For levenshtein, this means that only 1 field value can have the minimum distance, if 2 values share the minimum distance then the action won’t take place.

“all” - the modification is done to every record that matches.

If the match tag is not specified, then the type defaults to “first”.

Modifications

There are 6 modifications that can be done, “assign”, “append”, “prepend”, “regex”, “delete”, and “rename”.

assign - will overwrite whatever value is in the field with the indicated assignment value.

Signatures:

#[table_name].field_name[%attribute].assign

*#[table_name].field_name[%attribute].assign

If the indicated assignment field does not exist in the record then it will be added to the record.

An eval function can be used in the form “eval(…)”.

“#field_name#” and “#r’…’#” can be used to construct the assignment value for the record.

All Python language operators can be used. But remember to use “float(#field_name#)” to convert strings to floating point numbers.

Example: eval(float(#intensity#) / float(#normalization#) * 5)

evals that return a list of strings will convert the field to a list field.

Add an asterisk, ‘*’, to the front of the tag to interpret the assignment value as a list and assign that list value to the field.

An eval function can be used, but it must return a list of strings.

The assign modification can be used to change list types to non list types and vice versa.

This can lead to an issue where some records have a list type for the field and some do not.

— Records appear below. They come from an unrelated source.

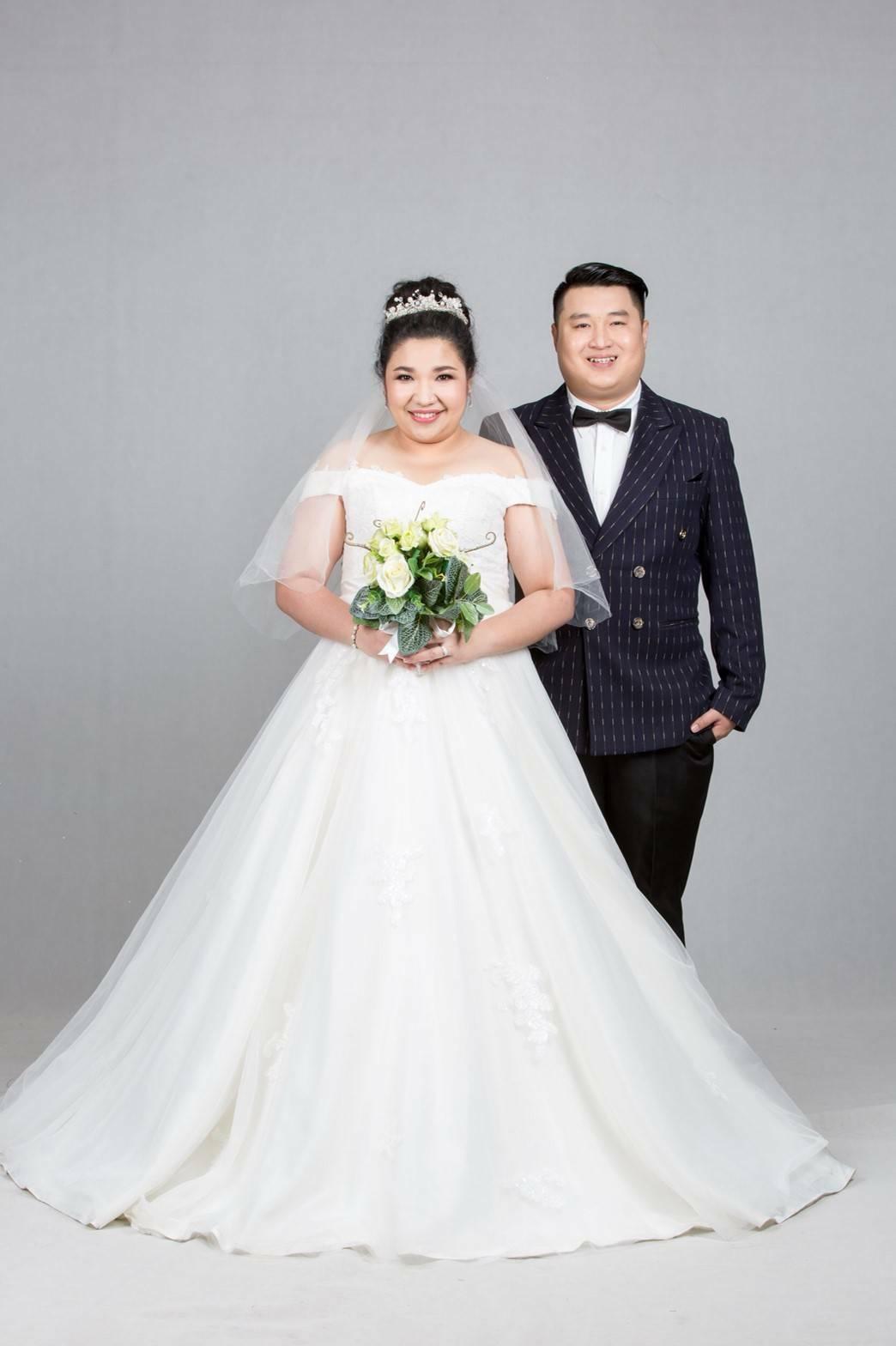 ชุดแต่งงานคนอ้วน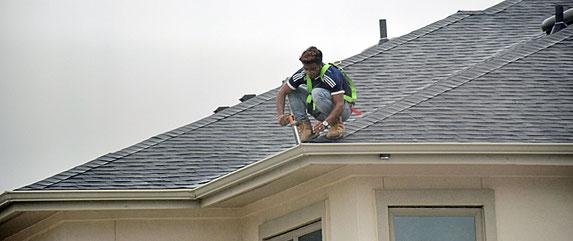 Dachinspektion auf einem Einfamilienhaus.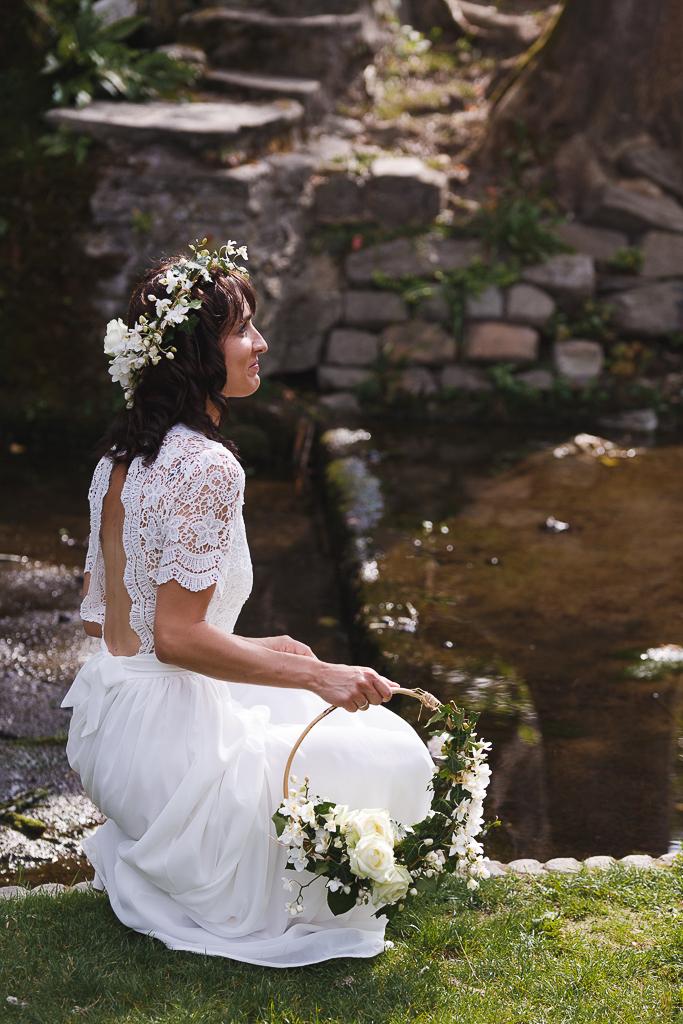mariée au bord de l eau couronne lierre fleurs blanches et flower hoop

If that is not intended, then be sure to construct the assign tag such that it matches the type of the field.

For instance, make sure evals return a list if the field should be a list type.

Example:

#tags

#measurement.compound.value

#measurement.compound.assign

(S)-2-Acetolactate_Glutaric acid_Methylsuccinic acid_MP_NoStd

(S)-2-Acetolactate Glutaric acid Methylsuccinic acid

…

…

append - will append the indicated value to the value in the indicated field.

Signatures:

#[table_name].field_name[%attribute].append

*#[table_name].field_name[%attribute].append

If the indicated append field does not exist in the record, then it will be added to the record.

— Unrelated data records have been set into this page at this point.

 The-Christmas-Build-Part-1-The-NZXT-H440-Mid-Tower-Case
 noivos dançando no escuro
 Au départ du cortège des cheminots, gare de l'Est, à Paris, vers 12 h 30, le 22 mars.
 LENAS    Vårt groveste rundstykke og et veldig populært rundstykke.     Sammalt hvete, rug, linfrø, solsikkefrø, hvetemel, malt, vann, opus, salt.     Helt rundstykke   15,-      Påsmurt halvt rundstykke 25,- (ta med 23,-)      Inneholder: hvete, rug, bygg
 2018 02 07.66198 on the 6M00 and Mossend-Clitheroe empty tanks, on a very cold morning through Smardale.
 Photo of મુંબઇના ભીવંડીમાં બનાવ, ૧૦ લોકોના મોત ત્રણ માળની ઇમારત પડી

If the field value is a list and the append value is not a list, then the append value will be appended to each value in the list.

Add an asterisk, ‘*’, to the front of the tag to interpret the append value as a list.

When the append value is a list, the behavior is more complicated.

For each value in the field value list, the append value in the append list at the same index will be appended to the field value.

Examples:

field_value = [“a”, “b”] append_value = [“c”, “d”] result = [“ac”, “bd”]

field_value = [“a”, “b”] append_value = [“c”, “d”, “e”] result = [“ac”, “bd”]

field_value = [“a”, “b”, “e”] append_value = [“c”, “d”] result = [“ac”, “bd”, “e”]

Example:

#tags

#measurement.compound.value

#measurement.sample.id.append

(S)-2-Acetolactate_Glutaric acid_Methylsuccinic acid_MP_NoStd

(S)-2-Acetolactate Glutaric acid Methylsuccinic acid

…

…

prepend - will prepend the indicated value to the value in the indicated field.

Signatures:

#[table_name].field_name[%attribute].prepend

*#[table_name].field_name[%attribute].prepend

If the indicated prepend field does not exist in the record, then it will be added to the record.

If the field value is a list and the prepend value is not a list, then the prepend value will be prepended to each value in the list.

Add an asterisk, ‘*’, to the front of the tag to interpret the prepend value as a list.

When the prepend value is a list, the behavior is more complicated.

For each value in the field value list, the prepend value in the prepend list at the same index will be prepended to the field value.

Examples:

field_value = [“a”, “b”] prepend_value = [“c”, “d”] result = [“ca”, “db”]

field_value = [“a”, “b”] prepend_value = [“c”, “d”, “e”] result = [“ca”, “db”]

field_value = [“a”, “b”, “e”] prepend_value = [“c”, “d”] result = [“ca”, “db”, “e”]

Example:

#tags

#measurement.compound.value

#measurement.sample.id.prepend

(S)-2-Acetolactate_Glutaric acid_Methylsuccinic acid_MP_NoStd

(S)-2-Acetolactate Glutaric acid Methylsuccinic acid

…

…

regex - will do a regex substitution on the indicated field using the indicated values.

Signatures:

#[table_name].field_name[%attribute].regex

If the indicated regex field does not exist in the record, then a warning will be printed.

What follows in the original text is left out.